1. A beverage consisting essentially of: fruit juice; and caffeine.

2. A beverage according to claim 1, further consisting essentially of at least one added nutritional supplement that is selected from the group consisting of vitamins and minerals.

3. A beverage according to claim 2, wherein said added nutritional supplement includes calcium.

4. A beverage according to claim 2, wherein said added nutritional supplement includes vitamin D.

5. A beverage according to claim 2, wherein said added nutritional supplement includes vitamin C.

6. A beverage according to claim 2, wherein said added nutritional supplement includes vitamin B.

7. A beverage according to claim 2, wherein said added nutritional supplement includes zinc.

8. A beverage according to claim 2, wherein said added nutritional supplement includes potassium.

9. A beverage according to claim 2, wherein said added nutritional supplement includes vitamin K.

10. A beverage according to claim 1, wherein said fruit juice is from concentrate.

11. A beverage according to claim 1, wherein said fruit juice has been processed to have a lower acidity than naturally occurring fruit juice of that type.

12. A beverage according to claim 1, wherein said fruit juice includes added pulp.
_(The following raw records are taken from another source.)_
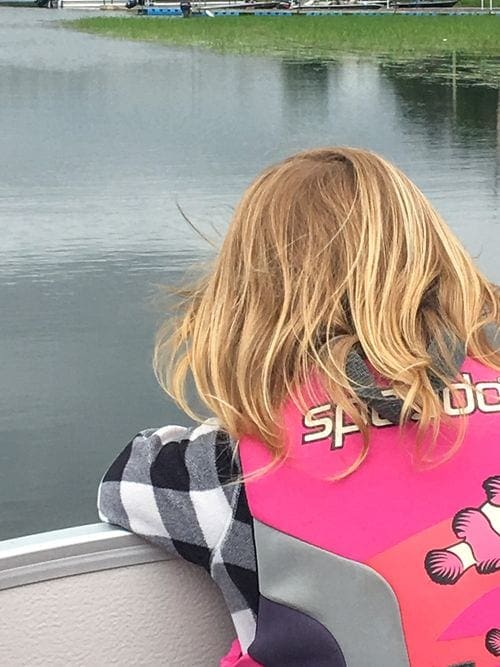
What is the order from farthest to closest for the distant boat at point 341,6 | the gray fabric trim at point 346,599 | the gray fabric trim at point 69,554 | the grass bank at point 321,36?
1. the distant boat at point 341,6
2. the grass bank at point 321,36
3. the gray fabric trim at point 69,554
4. the gray fabric trim at point 346,599

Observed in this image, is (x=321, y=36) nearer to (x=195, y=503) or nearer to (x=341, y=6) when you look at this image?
(x=341, y=6)

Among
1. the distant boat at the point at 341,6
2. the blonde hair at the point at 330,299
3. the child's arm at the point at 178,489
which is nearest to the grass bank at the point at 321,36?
the distant boat at the point at 341,6

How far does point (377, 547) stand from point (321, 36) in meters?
23.9

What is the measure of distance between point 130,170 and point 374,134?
2.34m

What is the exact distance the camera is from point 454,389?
1.01m

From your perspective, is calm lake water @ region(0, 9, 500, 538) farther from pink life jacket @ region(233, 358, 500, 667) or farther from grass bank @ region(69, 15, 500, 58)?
grass bank @ region(69, 15, 500, 58)

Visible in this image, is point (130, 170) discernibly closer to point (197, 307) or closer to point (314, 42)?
point (197, 307)

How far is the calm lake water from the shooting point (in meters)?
3.02

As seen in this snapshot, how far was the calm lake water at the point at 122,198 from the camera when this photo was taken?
119 inches

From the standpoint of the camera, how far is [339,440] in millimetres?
979

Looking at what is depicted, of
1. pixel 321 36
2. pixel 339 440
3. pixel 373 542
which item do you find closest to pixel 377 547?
pixel 373 542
13. A beverage according to claim 1, wherein said fruit juice has been processed to have a lower amount of pulp than naturally occurring fruit juice of that type.

14. A beverage according to claim 13, wherein said fruit juice is substantially pulp free.

15. A beverage according to claim 1, wherein said beverage contains at least 98 weight percent fruit juice.

16. A beverage according to claim 15, wherein said beverage contains at least 99 weight percent fruit juice.

17. A beverage according to claim 16, wherein said beverage contains at least 99.5 weight percent fruit juice.

18. A beverage, comprising: fruit juice; and caffeine, and wherein said beverage contains at least 98 weight percent of said fruit juice.

19. A beverage according to claim 18, wherein said beverage contains at least 99 weight percent of said fruit juice.

20. A beverage according to claim 19, wherein said beverage contains at least 99.5 weight percent of said fruit juice.


[0001] §119(e) priority is hereby claimed based on U.S. Provisional Patent Application 60/182,963, filed Feb. 16, 2000.


[0002] 1. Field of the Invention

[0003] This invention relates generally to an improved beverage that is both stimulating and healthful. More specifically, this invention relates to caffeinated fruit juices.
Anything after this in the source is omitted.